We want to get the stakeholders involved. We want to make sure we start with the

business outcome. Listen, sales one hundred one. You talk to a salesperson,

they're going to start with a product and they're going to find a solution. The

product is a hammer into a hammer. Everything looks like a nail, right? So what

you want to do is don't start with the vendor. right? Start with the internal

task force strategy team, Tiger team, whatever you want to call it. Have your

business objectives there. Look at your data. Can you aggregate the data? Can

you make it safe? Can you make it one? Is there rot in your data infosec? I got

the data. what guardrails can we put on that data. And then the last one is if

we go through this project and we hit all our markers, it's safe. Secure. It's,

going to generate the business outcome. What's the ROI on that? Microsoft put

out something crazy like people who added AI saw a three hundred percent ROI.

Okay, show me how they got there. Talk about that path because you need that end

to end strategy. Even before you talk to a vendor who can do something for you.

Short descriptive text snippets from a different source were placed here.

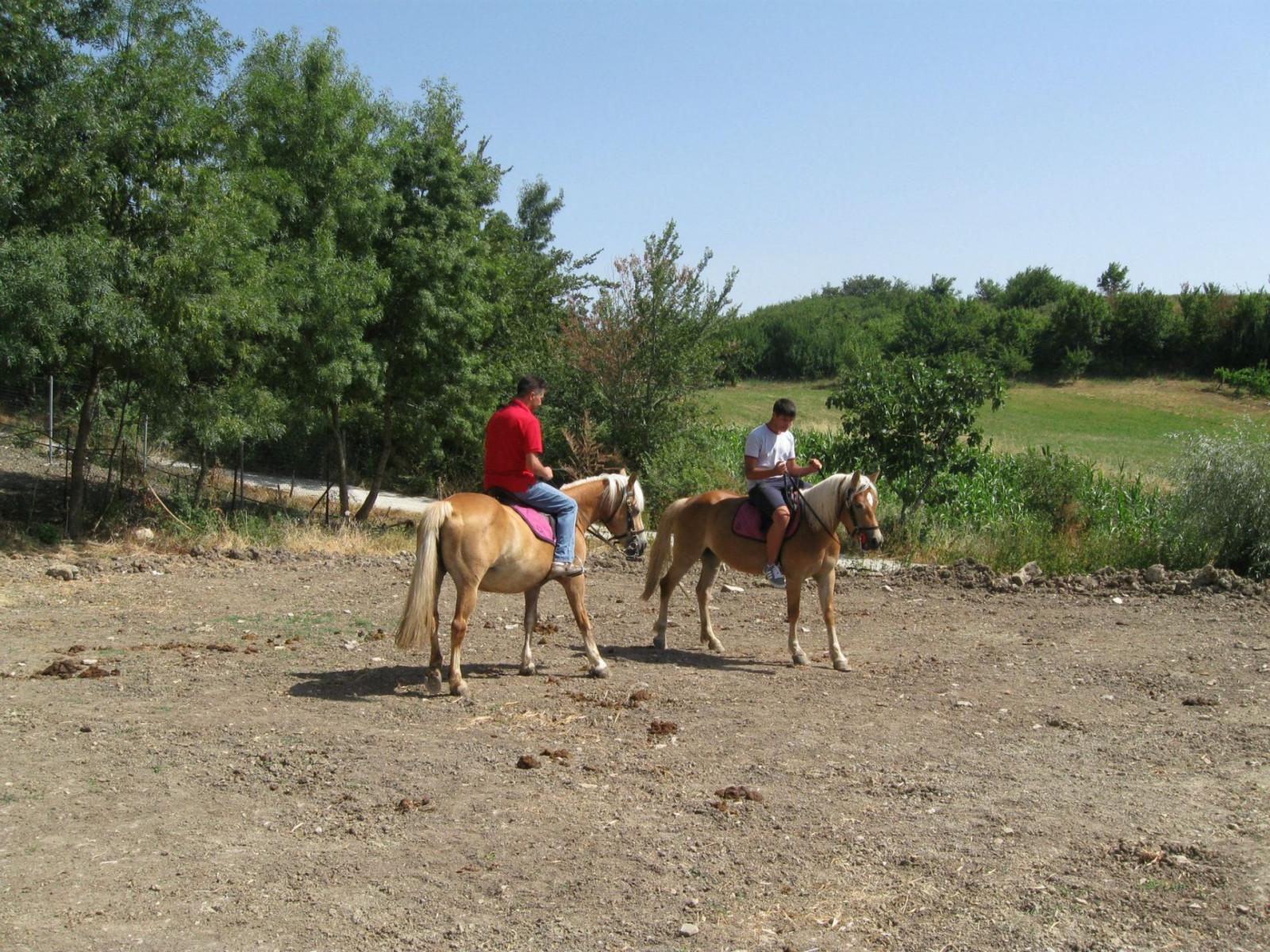 Passeggiata a cavallo sull'Appennino campano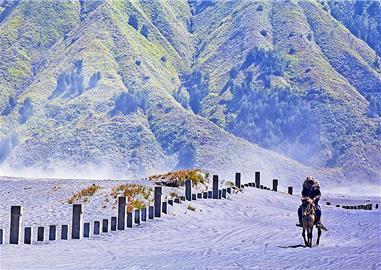 Pouštní jezdec,  Indonésie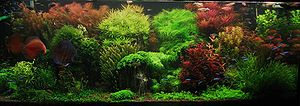 Aquascaping - Dutch style aquascape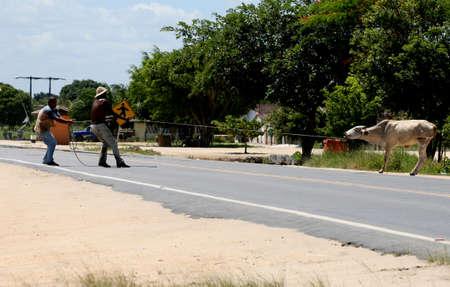 Porto Seguro, Bahia / Brazil - March 14, 2012: Cowboys tie Heifer on the BR 367 highway in the city of Porto Seguro.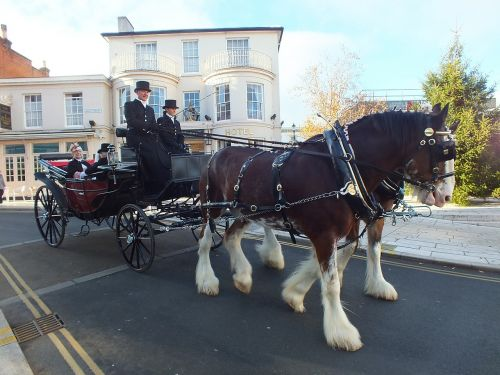 horse and carriage dray carriage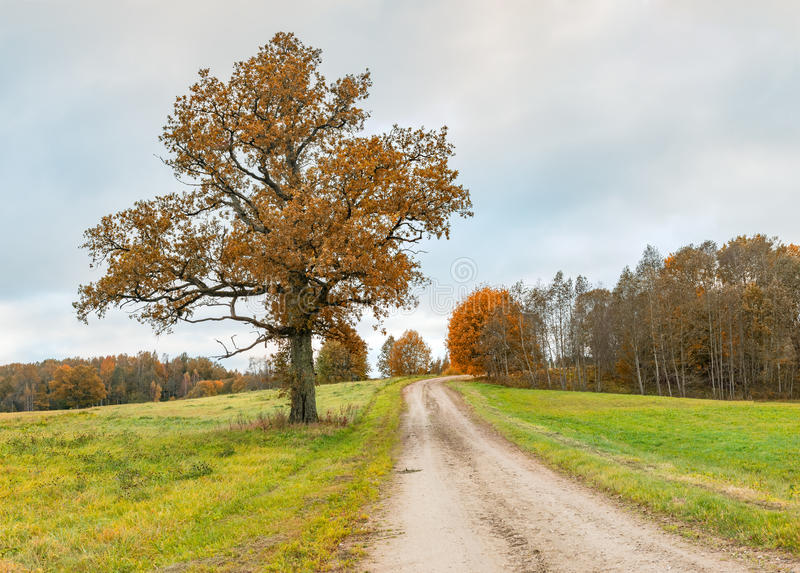 Countryside road with lonely oak tree, Europe royalty free stock image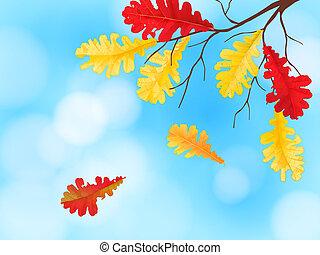otoño, plano de fondo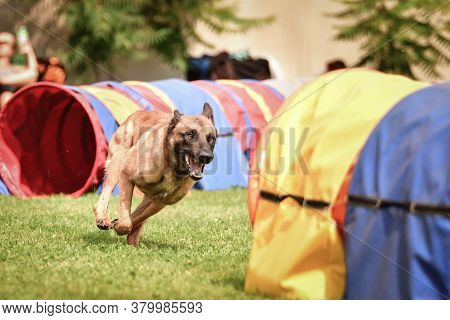 Belgian Malinois Is  In Agility Tunel On Ratenice Competition. Amazing Day On Czech Agility Competit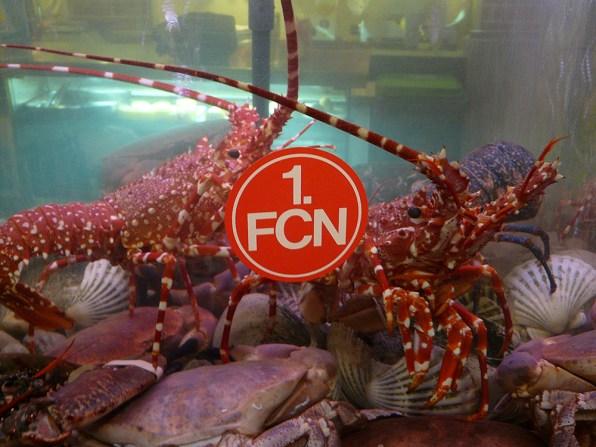 FCN-Krebse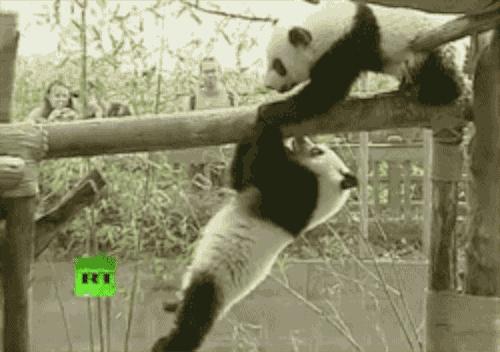Casse-toi c'est mon arbre !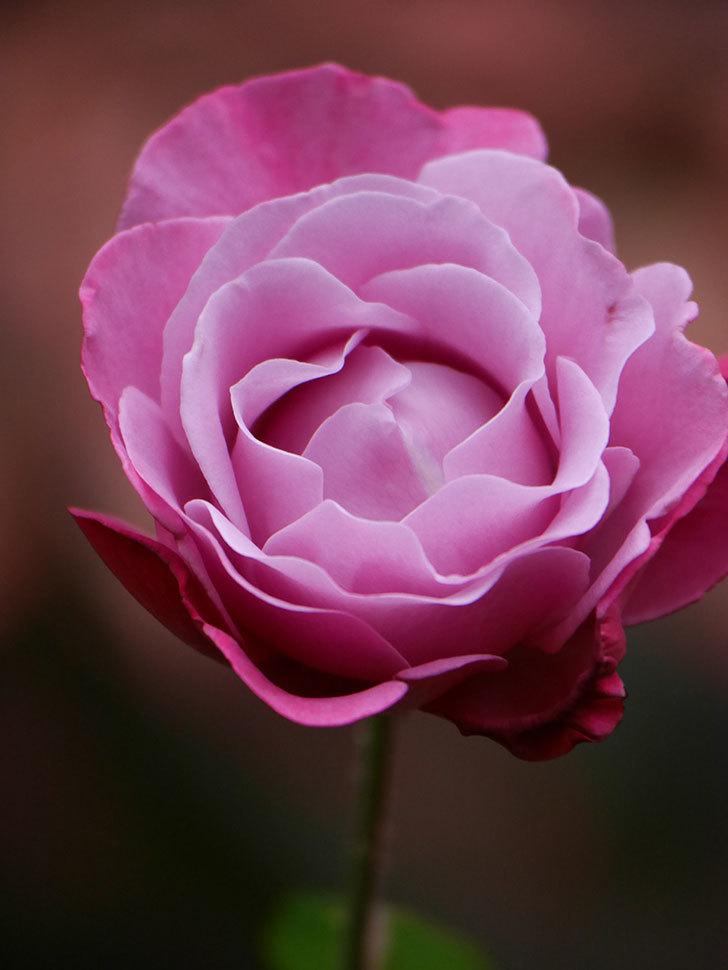 ミュリエル・ロバン(Muriel Robin)の秋花が咲いた。木立バラ。2020年-012.jpg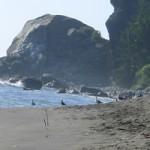 Beach seagull banner
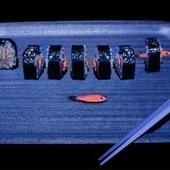 Use transgenic fish to make bioluminescent sushi rolls | Indigo Scuba | Scoop.it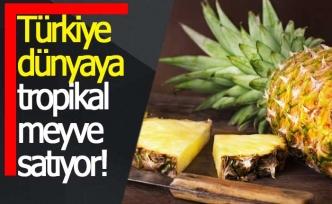 Türkiye'nin tropikal meyve ihracatı 7 milyon dolara koşuyor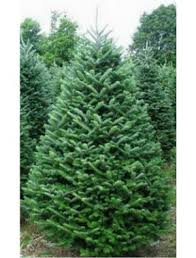 fraser fir tree christmas trees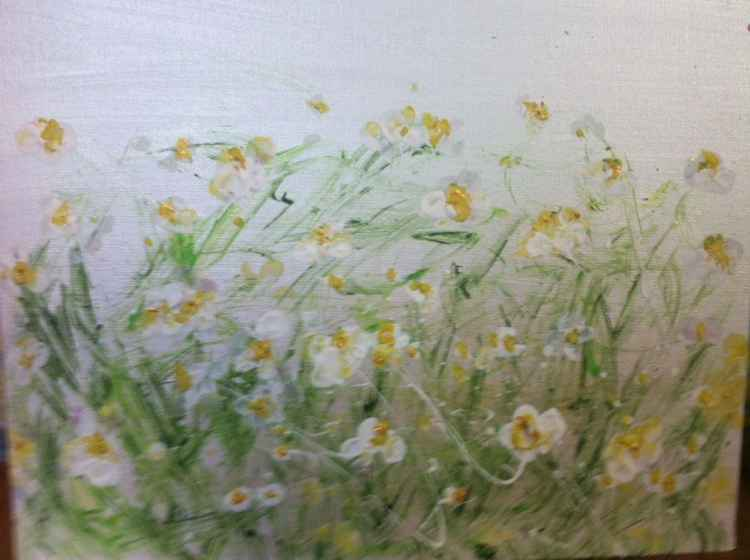 Meadow Daisies -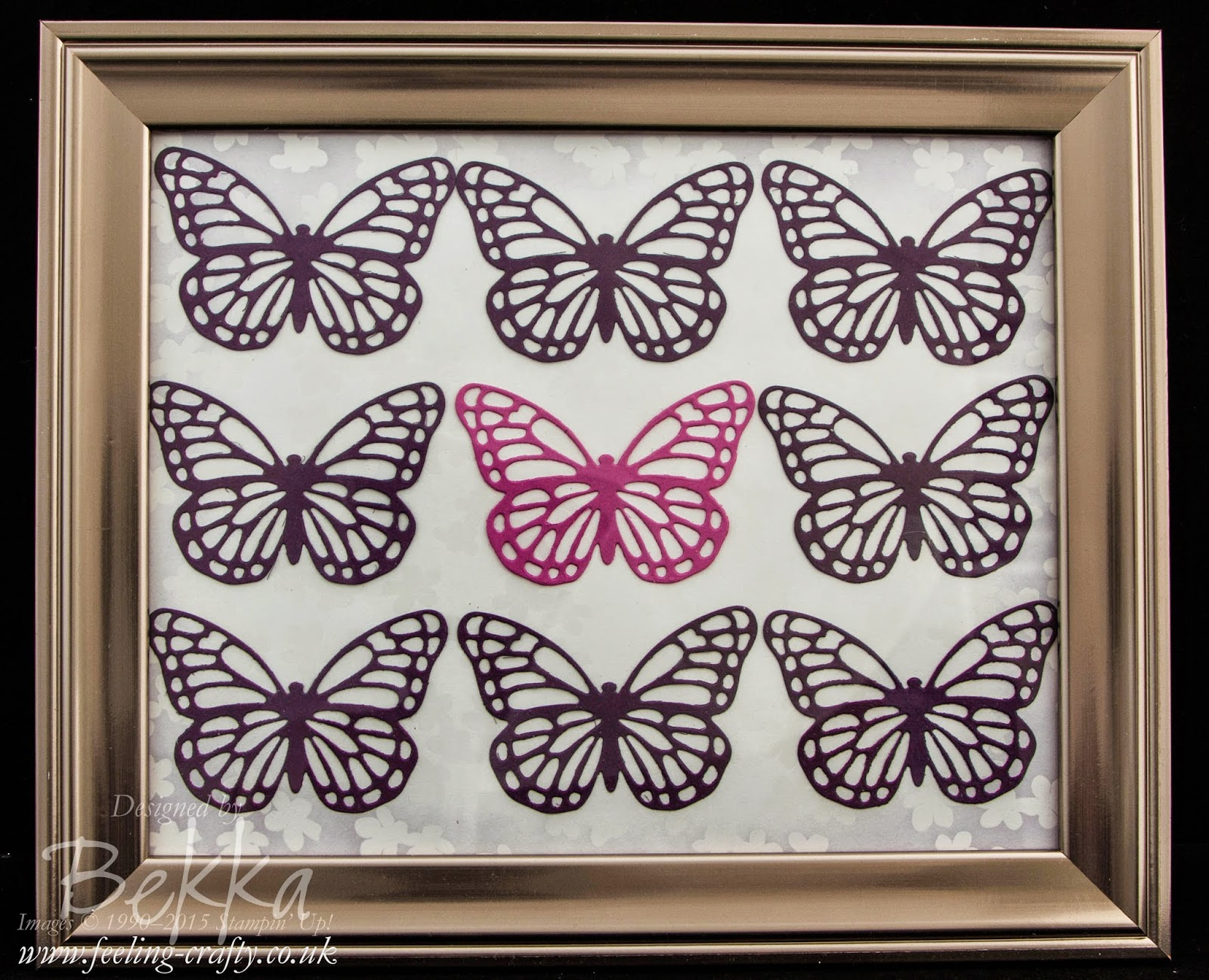 Beautiful Butterfly Picture Frame - find out about it here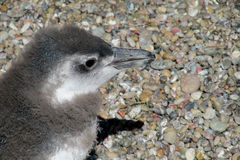 Μωρό Pinguin Στοκ εικόνα με δικαίωμα ελεύθερης χρήσης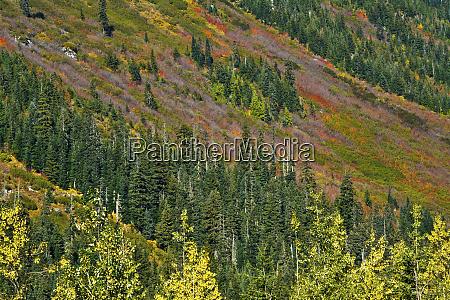 fall foliage stevens pass area washington
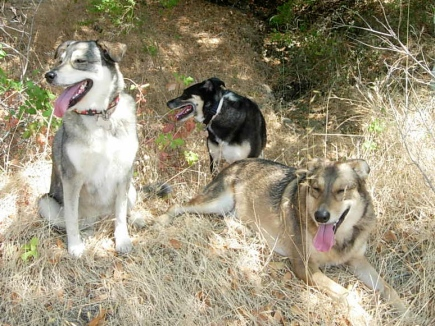 Avery, Wyatt, and Bandit ~ along the way on a hot day trip; Marin County, CA 2012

Once you have that in place, then you're ready to look at product set and then

at that point, Phil, as the big question is build versus buy. As I mentioned,

you buy the LLM aggregator as you're making your own LLM to kind of bridge that

gap and make everybody safe. And that's just one idea. That one strategy that we

put together for our clients with those five points.

Phil Howard: Let me make sure I get this straight again. Stakeholders outcome

data, guardrails, ROI sounds good.

Michael Baillargeon: Money comes last. Like you figure out the ROI at the end.

If you do everything right, the ROI should happen.

Phil Howard: Well, I think some of the biggest things are is. the outcome, which

would be. I'm trying to think of other ways to say that it's like, what

challenge do we want to solve with AI?

Michael Baillargeon: Maybe once we once we put AI in, this will happen right.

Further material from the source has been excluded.